For llama.cpp / llama-server, Harn has a separate llamacpp provider so Qwen thinking-template quirks can be modeled independently from other local OpenAI-compatible servers. Set LLAMACPP_BASE_URL when it is not listening on http://127.0.0.1:8001. harn models install local-qwen3.6-gguf prints the recommended Qwen3.6 GGUF download. Use harn local launch local-qwen3.6 --provider llamacpp --model-source <path-to-gguf> to start a Harn-managed server, record its PID/log, verify readiness, and make harn local stop responsible for cleanup.

For an Apple Silicon MLX OpenAI-compatible server, Harn uses MLX_BASE_URL with a default of http://127.0.0.1:8002. Run harn provider-ready mlx --model mlx-qwen36-27b to probe /v1/models and verify that the configured model or alias is currently served. harn local launch mlx-qwen36-27b --provider mlx --model-source <mlx-path-or-hf-repo> uses the catalog's MLX launch shape (mlx_lm.server, host, port, readiness) and stores a tracked PID for harn local stop.

harn local runtime lifecycle

For interactive local-model setups, harn local unifies the per-provider CLIs (ollama, llama-server, mlx_lm.server) under one surface:

# Survey every local provider, with served models and loaded-model
# memory footprint (Ollama /api/ps).
harn local list

# Active selection + machine profile defaults derived from RAM/GPU.
harn local status

# Bring up a model through the provider's cataloged lifecycle:
# Ollama warms the daemon; llama.cpp/MLX launch a tracked process.
harn local launch devstral-small-2:24b --provider ollama
harn local launch local-qwen3.6 --provider llamacpp --model-source ~/models/qwen3.6/Qwen3.6-35B-A3B-UD-Q4_K_XL.gguf --ctx 8192
harn local launch mlx-qwen36-27b --provider mlx --model-source unsloth/Qwen3.6-27B-UD-MLX-4bit

# Warm a model on its provider, evict conflicting local runtimes
# (drains Ollama's loaded set, stops tracked llama.cpp/MLX PIDs), and
# persist the selection to <state>/local/selection.json.
harn local switch qwen36-coder --ctx 65536 --keep-alive 1h

# Explain whether a model/runtime route is preferred, experimental, or
# quarantined on this machine profile.
harn local profile local-qwen3.6 --provider llamacpp --json

# Unload via keep_alive=0 (Ollama) or SIGTERM tracked PIDs.
harn local stop --all

--ctx / --keep-alive default to a machine profile derived from RAM and accelerator presence — a 48 GB Apple Silicon laptop picks a wider context window than a low-RAM Linux box. Override either by passing the flag explicitly. State lives under <state_root>/local/ (HARN_STATE_DIR honored).

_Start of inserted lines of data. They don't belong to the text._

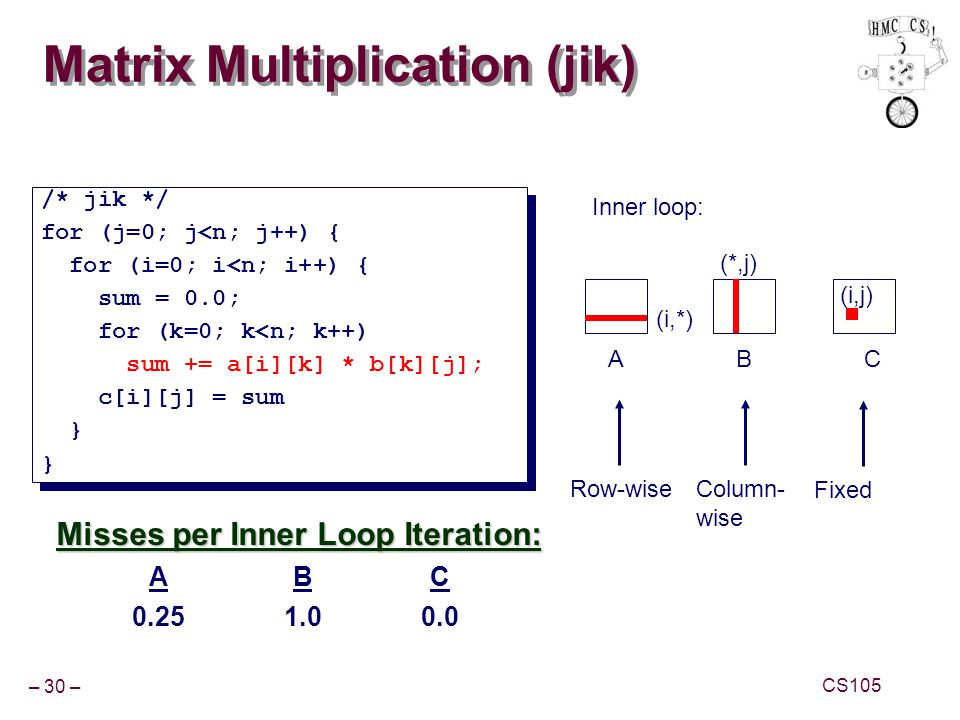 Matrix Multiplication (jik)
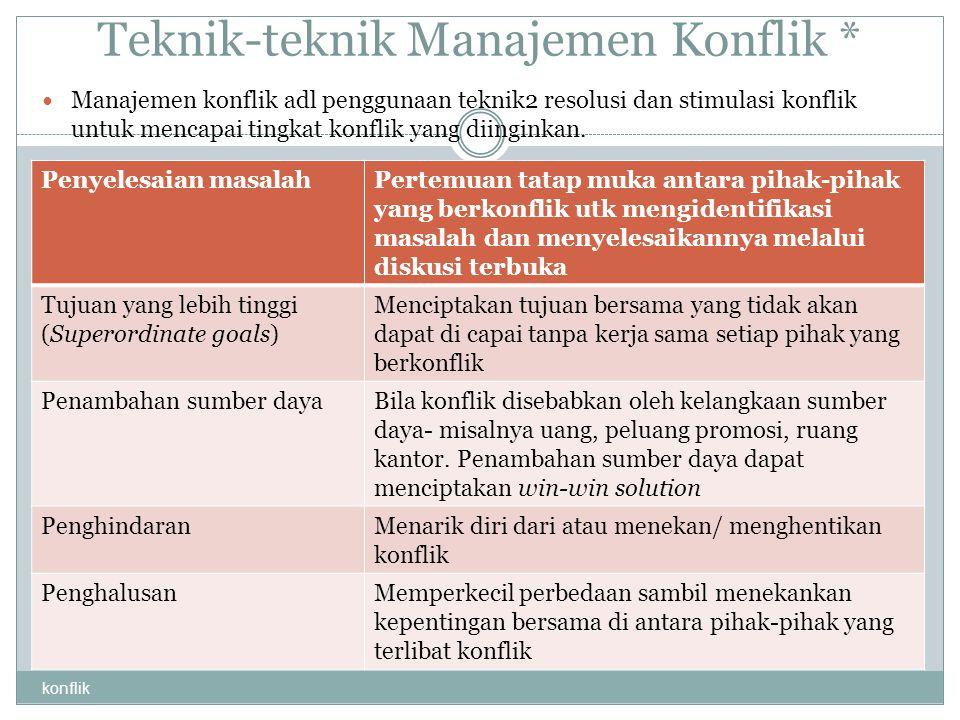 Teknik-teknik Manajemen Konflik * Manajemen konflik adl penggunaan teknik2 resolusi dan stimulasi konflik untuk mencapai tingkat konflik yang diingink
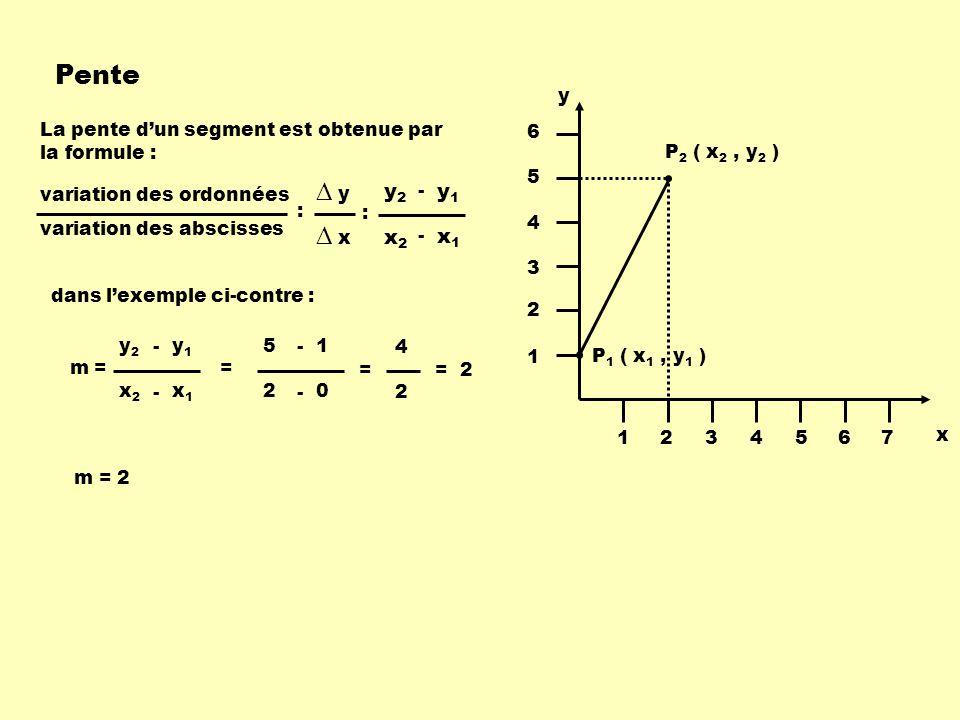 Pente La pente dun segment est obtenue par la formule : P 1 ( x 1, y 1 ) P 2 ( x 2, y 2 ) x y 1234567 1 2 3 4 5 6 dans lexemple ci-contre : m = x1x1 x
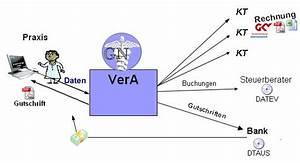 Abrechnung Kv : vera iv ~ Themetempest.com Abrechnung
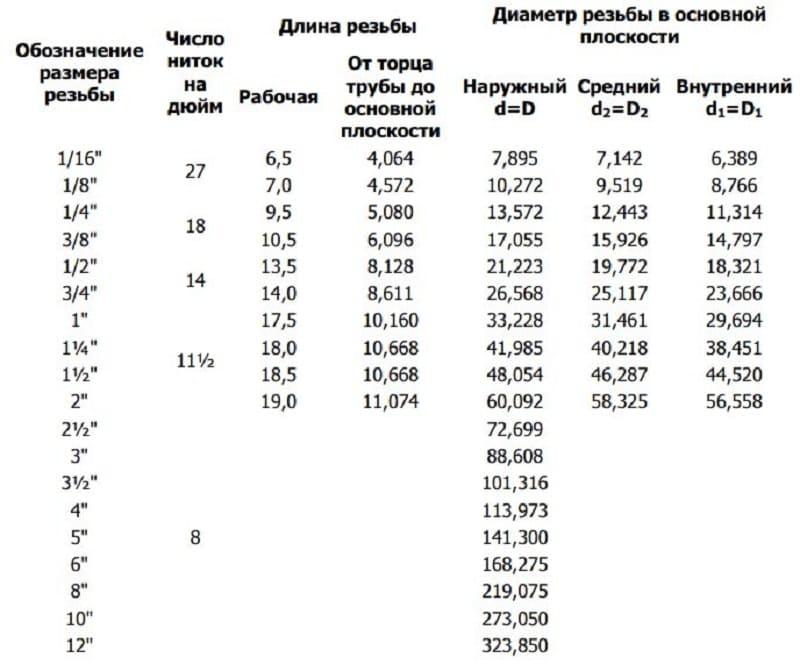 Размеры резьбы NPT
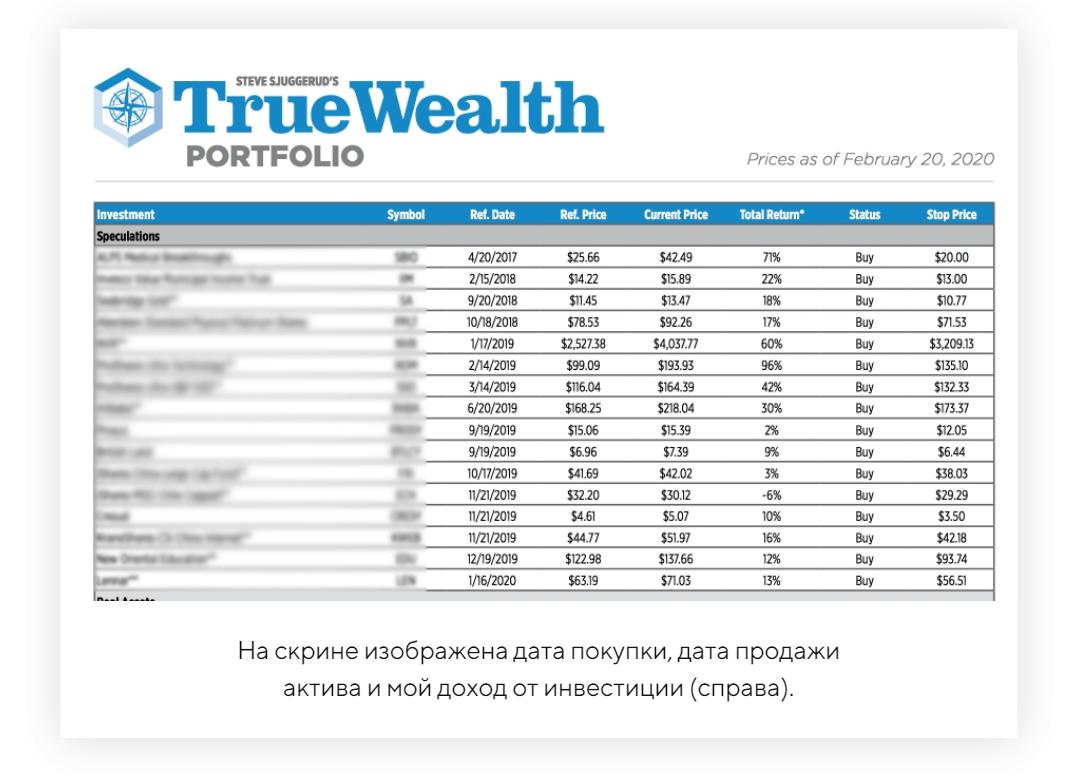 статистика богатейший ди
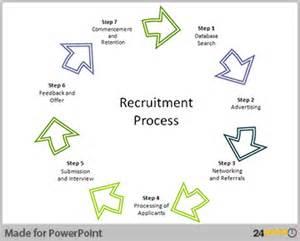 recruitment flow chart template recruiting process flow chart khafre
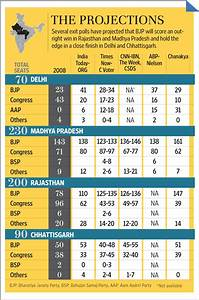 Exit polls: Advantage BJP in assembly elections - Livemint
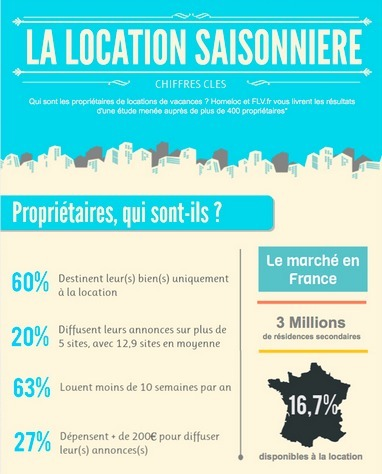 [INFOGRAPHIE] Homeloc : la location saisonnière en France | gestion des gites | Scoop.it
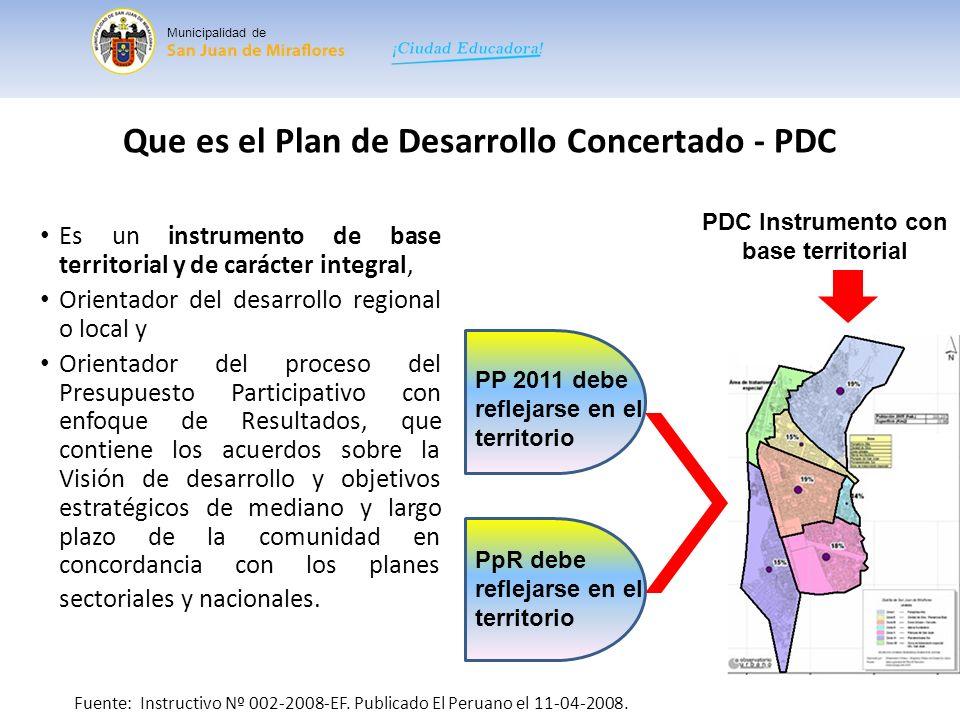 Municipalidad de MODELO DE GESTIÓN TERRITORIAL: Uno de los aspectos poco abordados en los planes de desarrollo es el referido a la gestión territorial.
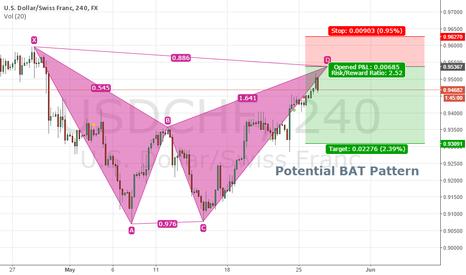 USDCHF: USDCHF 4H - Potential BAT Pattern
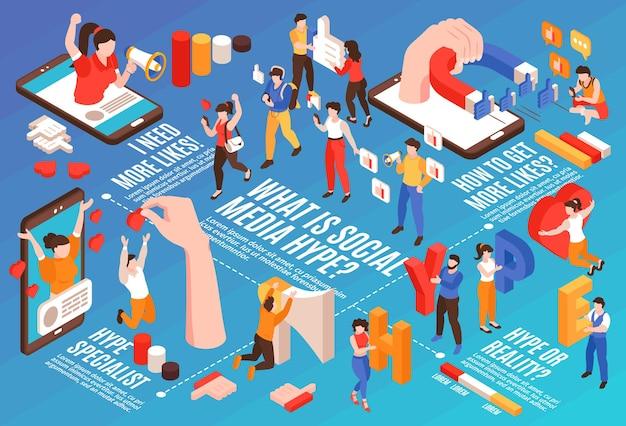 Infográfico horizontal de mídia social com pessoas tentando ser populares em 3d isométrico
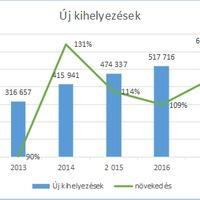 Rekord a magyar lízingpiacon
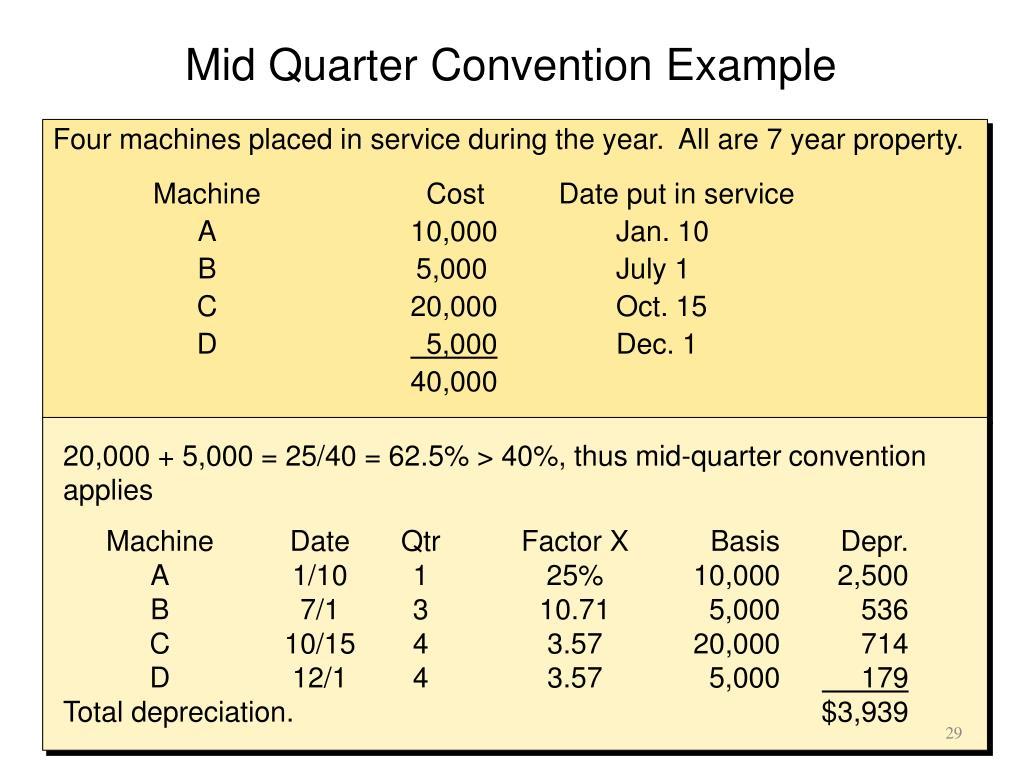Mid Quarter Convention Example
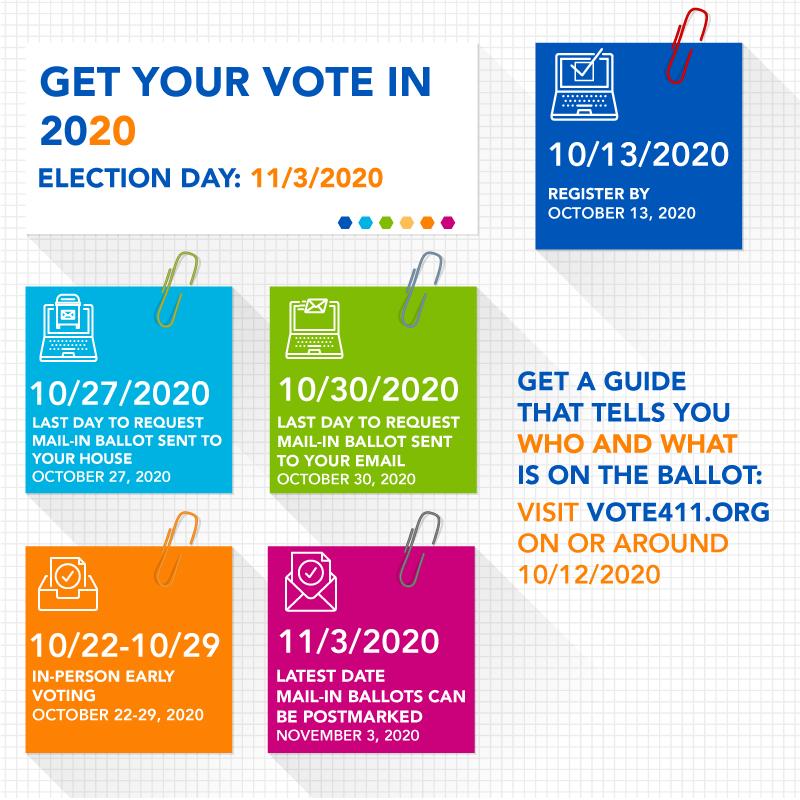 vote dates baltimore maryland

Model-specific local memory hints live under [models.<id>.local_memory]. Harn treats them as conservative launch guardrails: base resident GiB plus an approximate KV-cache GiB-per-1K-context term, scaled by cache type and a safety margin. harn local launch uses those facts to block obviously risky starts before spawning a process, recommends a smaller --ctx when it can, and includes the memory_plan in --json output. Pass --allow-memory-risk only when you have manually freed RAM or know the catalog estimate is too conservative for your runtime build.

Local runtime launch mechanics live in the provider catalog under [providers.<id>.local_runtime], not in CLI-only code. The bundled rows cover Ollama's daemon API, llama.cpp's llama-server, and MLX-LM's mlx_lm.server; user or project provider overlays can change command names, default ports, arg names, and model-source environment variables for local runtime versions or platform-specific installs.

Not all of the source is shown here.